The Electrocardiogram

The electrical signals that flow through the heart can be picked up from the skin, amplified, and printed on paper for your doctor to examine. This recording is called an "electrocardiogram" [pronounced EE-LECK-TRO-CAR-DEE-OH-GRAM], The electrocardiogram is sometimes referred to as an "ECG," "EKG," or "Cardiogram." By examining the ECG, your doctor can determine if an arrhythmia is present. The ECG can also give your doctor information about the overall health of your heart ­ whether it may be enlarged or whether it may be damaged from an old heart attack.
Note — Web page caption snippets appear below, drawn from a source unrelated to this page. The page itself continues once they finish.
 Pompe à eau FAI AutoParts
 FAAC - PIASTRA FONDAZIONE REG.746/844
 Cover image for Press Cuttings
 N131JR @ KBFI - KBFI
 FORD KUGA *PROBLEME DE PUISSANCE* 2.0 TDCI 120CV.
The ECG is generally recorded using 10 wires or electrodes that a technician attaches to your arms, legs, and across your chest. The electrodes are attached with either rubber straps, suction cups, or sticky pads (to hold them onto the skin). Good electrical contact is necessary to record the tiny signals generated by the heart, so a special cream is sometimes used to help maintain this contact. When it's finished, the ECG looks like a bunch of squiggles, but there is a tremendous amount of information on that paper. The ECG machine automatically records the signals from a number of different combinations of the electrodes. Each of these combinations is called a "lead" [pronounced LEED], and you may hear physicians referring to a "12-lead," which is a standard ECG containing recordings from 12 different combinations of electrodes. For example, Lead I records the electrical signals between your left arm and your right arm, and lead II records signals between your right arm and your left leg. The "precordial" or chest leads (referred to as V1 to V6) are applied across your chest. Having twelve leads allows the doctor to examine different anatomical areas of the heart ­ almost like a three-dimensional picture of the electrical activity.
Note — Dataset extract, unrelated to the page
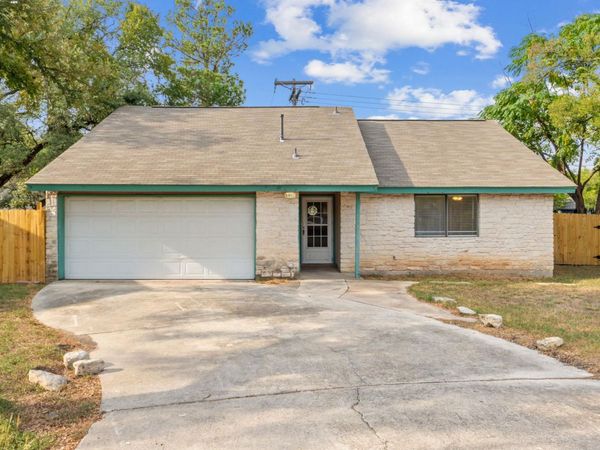 1402 OAK MEADOWS CV, Round Rock, TX 78681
The figure above is an example of a "squiggle" from one of these leads. The "squiggle" is actually the electrical signal that is produced during one single heart beat. Remember, however, it's the electrical signal that causes the heart beat, so there is actually a split-second delay between the production of the signal and the contraction of the heart muscle. There is a small hump in the beginning of the signal. This hump, called the "P-Wave," is the signal produced by the right and left atria. There is a flat area after the P-Wave which is part of what is called the PR Interval. During the PR interval the electrical signal is traveling through the AV node. The next large "squiggle" is called the "QRS Complex." The QRS Complex is tall, spikey signal produced by the ventricles. Following the QRS is another hump called the "T-Wave," which represents the electrical resetting of the ventricles in preparation for the next signal. When the heart beats continuously, the P-QRS-T waves repeat over and over as seen below.

Normal Sinus Rhythm

You might ask just what causes the electrical signals ­ what could actually be producing electrical currents large enough to be detected from the outside? Actually, each individual muscle cell (and nerve cell, for that matter) is capable of producing a tiny electrical signal through a complicated bio-electrical process known as "depolarization." It turns out that the membrane that surrounds each muscle cell has a number of special protein pores that control the flow of charged atomic particles in and out of the cell. The particles are known as "ions" and examples of these are individual atoms of the metals sodium, potassium, and calcium. Ions are charged with a tiny bit of positive or negative electrical energy, and it's the movement of these ions in and out of the cell that creates electrical currents that we can measure. Most tissues in the heart are "sodium-dependent," meaning that depolarization occurs because sodium rushes into the cell. Some cells in the heart, particularly in and around the sinus node and within the AV node are "calcium-dependent," meaning that it's movement of calcium ions that is primarily responsible for the cells firing. You may have heard of medications known as "Calcium-channel Blockers." These drugs are designed to block the movement of calcium into these cells, and so they primarily affect the sinus node and the AV node. In fact, understanding the physiologic mechanisms at work in the heart is of paramount importance in prescribing the proper medications to treat cardiac arrhythmias, which is why EP docs make good use of the advanced scientific data uncovered by dedicated researchers in the field.